Our Church’s liturgy takes us through a particular rhythm each year, which is particularly evident to us at this time of the year, since we will soon end ordinary time in just a few weeks, then we’ll enter a new liturgical year with the season of Advent. Throughout the daily masses that we celebrate in the liturgical year, we recognize certain saints that are placed in our Church’s calendar. In the variety of saints that our Church celebrates, we see the many different ways that men & women have lived out their Catholic faith throughout the centuries. Looking at the saints we celebrated in this past month is a witness to the richness of our Catholic faith. They include: Isaac Jogues & Jean de Brebeuf, Jesuit missionaries from the 17th century who were martyred while ministering to the Huron tribe in Canada; Hilarion, who fled to the desert in the 4th century to follow God in the silence & the solitude he found there; Luke, who wrote the Gospel named after him & the Acts of the Apostles; John Henry Newman, a convert to the faith who became a priest & the most influential Catholic theologian in England in the 19th century; & Therese of Liseux, a cloistered Carmelite nun who died at the young age of 23 in the late 19th century in France, but whose “little way” of following God in the ordinary moments of our daily lives has made her a great witness to many of the faithful in our modern world today.

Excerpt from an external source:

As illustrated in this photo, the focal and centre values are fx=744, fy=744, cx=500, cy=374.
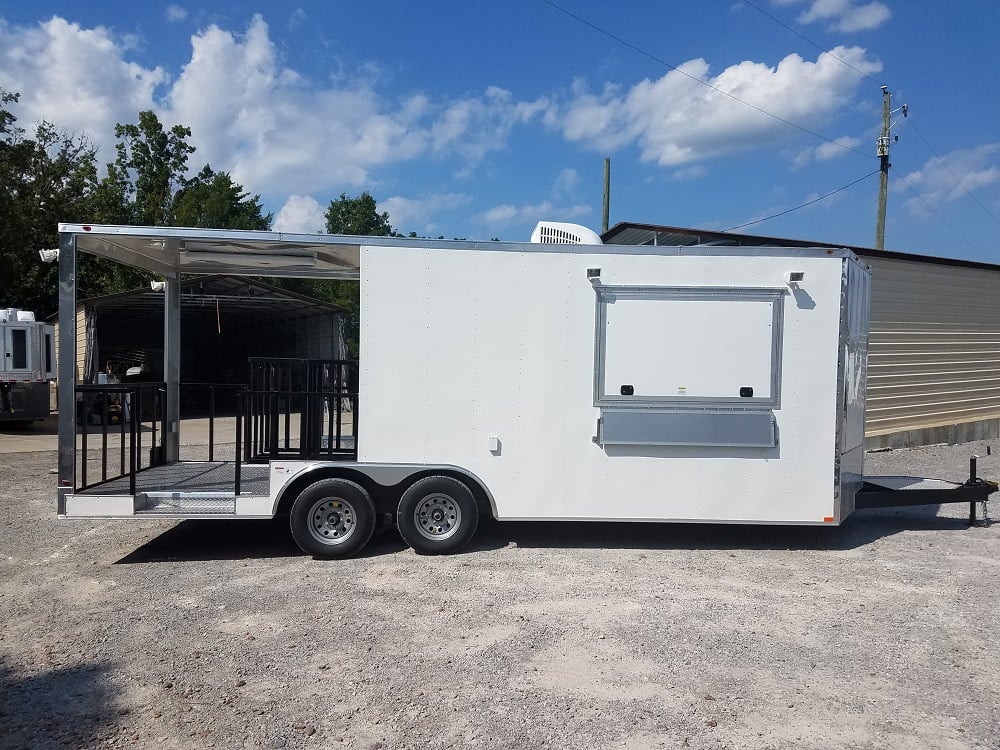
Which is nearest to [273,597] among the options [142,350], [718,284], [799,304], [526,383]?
[526,383]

If we look at the different saints we have in the Church, they are not the rich & the powerful of society. Many of them weren’t very popular in their own day because of the ways they often challenged others as to how our faith can be lived out, because of the ways they broadened the way we see God working in our world. Many of these saints had great flaws & obstacles to overcome. Yet, they followed God faithfully, they worked to overcome the obstacles in their lives, they became great witnesses & teachers for us as we go through the ups & downs of our own journeys.
If we look at the people Jesus says are blessed in the beatitudes, it is not the rich & powerful, not the most intelligent & the most popular. The ones Jesus names as blessed were those who were labeled as “unfortunate” or “desperate” in ancient Israel: the poor, the hungry, the weeping, the persecuted, the despised. The saints we celebrate in our mass today, as well as the people Jesus names in the beatitudes, may come from a great diversity of life, but what they have in common is their ability to open up to God through their vulnerability & adversity, to be fully human & to take risks in using their lives to serve God & neighbor. They go beyond their own self-interest in order to place their full trust & reliance on God; they find meaning & significance in their relationship with him. In our reality, in our vulnerability, in the nitty-gritty circumstance of our lives, we, too, are called to open ourselves up to God, to take that leap we need to make in order to be servants for God. In the holiness we’re called to follow here on earth, we’re to open ourselves to the values of the beatitudes that Jesus proclaims, to a new way of seeing the world that reflects the values of God’s kingdom.
As we honor the saints today, both those saints who’ve been officially named so in our Church, & the other men & women who’ve truly lived out their faith here on earth, we remember what we pray together in the Eucharist prayer, that we rely on the intercessions of the saints to help us. May we turn to teach us & guide us as we embrace the cross of Jesus, as we continue to walk on our journey by faith.